Every year, Abu Mohamad’s family used to celebrate Eid Al-Fitr with relatives and neighbors in Mosul. But all that changed with ISIS’s capture of the city. Abu Mohamad had been a police officer, so was forced to flee his hometown for fear of ISIS retribution. Asharq Al-Awsat spoke with Abu Mohammad at the Al-Khazar refugee camp, 30 miles (50 kilometers) west of the Kurdistan region’s capital Erbil.

“My brothers and I are used to meeting every Eid at my father’s house where we would always spend the first day of [the festival]. But this year, as you can see, we have not been able to celebrate Eid because of the dire humanitarian situation,” he told Asharq Al-Awsat.

Sat in a tiny blue tent bleached white by scorching sun and sandstorms, he lamented “extreme shortages of everything, from drinking water and ice to electricity and foodstuffs” in the camp that was now his home.

“I do not deny that water and food supplies are being distributed to the camp by the Kurdistan Regional Government and charities, but these are small amounts and are not enough. The number of refugees has increased,” he explained.

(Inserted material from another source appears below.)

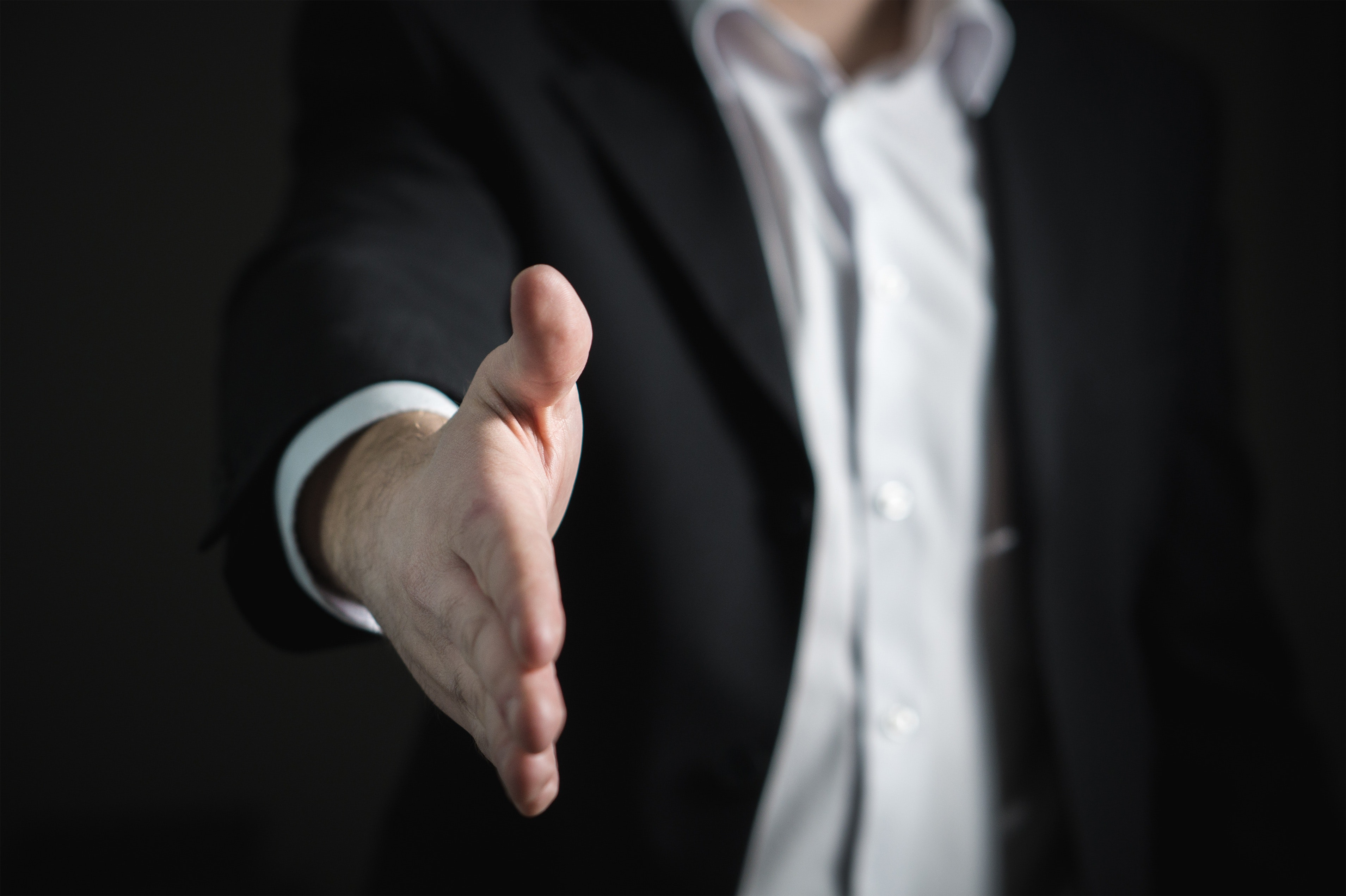 A man offering a hand, like at a job interview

While Iraqi Kurdistan’s refugee camps are filled with Christians who fled Mosul after ISIS ordered them to convert to Islam or face execution, a small but significant number of Mosul’s Sunni residents were also forced to flee the city due to their ties to the central government.

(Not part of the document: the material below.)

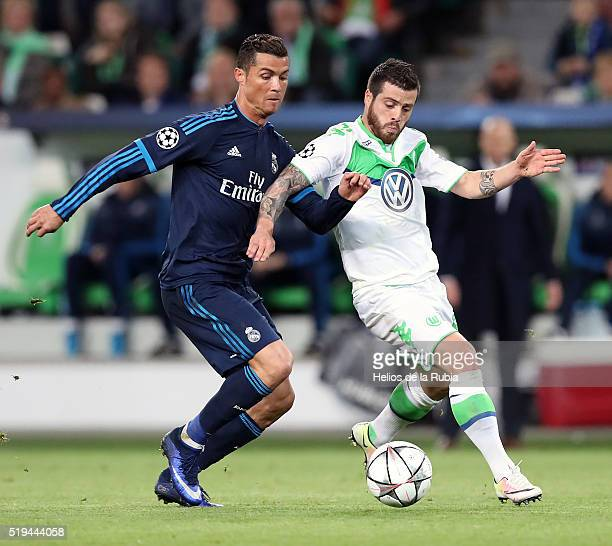 Cristiano Ronaldo of Real Madrid and Ricardo Rodríguez of Wolfsburg compete fort the ball during UEFA Champions League Quarter Final First Leg match...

“I am the only one from my family to have left Mosul. My father and brothers remain in the city because they work in the market, but I had to leave because I am a policeman, and as you know ISIS has justified the murder of members of the police and the army,” Abu Mohamed told Asharq Al-Awsat.

To the east of the 800-tent refugee camp, the authorities have installed huge water storage tanks for the refugees to use. Refugees from Mosul can be seen soaking their clothes in water to deal with the scorching heat.

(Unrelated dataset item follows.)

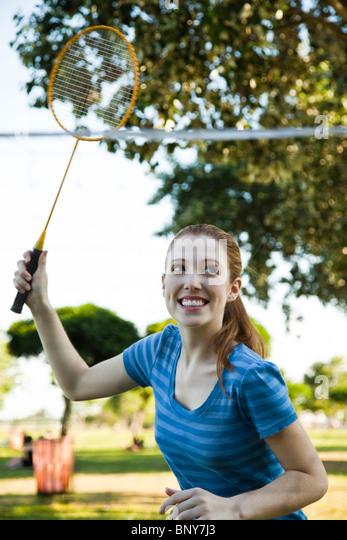 Teen girl playing badminton - Stock Image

Aisha, a 50-year-old refugee from Mosul, stands in a long line waiting to fill her bucket of water.

“I line up and transfer water to the camp several times a day. My husband used to help me but he suffered sunstroke in the heat and is now bedridden. The mobile health clinic provided us with medication, but his condition is still difficult,” Aisha told Asharq Al-Awsat.

“This is the toughest Eid ever. We Iraqis have gone through many horrors over the past years but being forced to flee our homes has broken our backs,” she said.

Like all those who left Mosul, Aisha complained about the lack of action on the part of the Baghdad government.

“Where is the government that terrorized us over the past years and detained our helpless sons? Why does it not liberate Mosul from ISIS? Where are the parliament, the government and ministers? They all fled and all hell broke loose on us poor and ordinary citizens,” she added.

Aisha, who had hoped to join her daughter in Erbil, finds herself stuck in the Al-Khazar refugee camp with no end in sight.

“Yesterday I tried to enter Erbil to go and live with my daughter who has been married there for four years. But the checkpoints did not allow me to enter because I am a refugee. They told me I had to return to the camp,” she said.

Children are the most affected among the refugees. The dire humanitarian conditions at the camp have made it difficult for the children—who traditionally receive money and new clothes as Eid gifts—to celebrate.

“This year I have not received any new clothes for Eid, unlike every year. My dad does not have money because we left everything in our house,” Aya Jalal, a 10-year-old girl from Mosul, told Asharq Al-Awsat.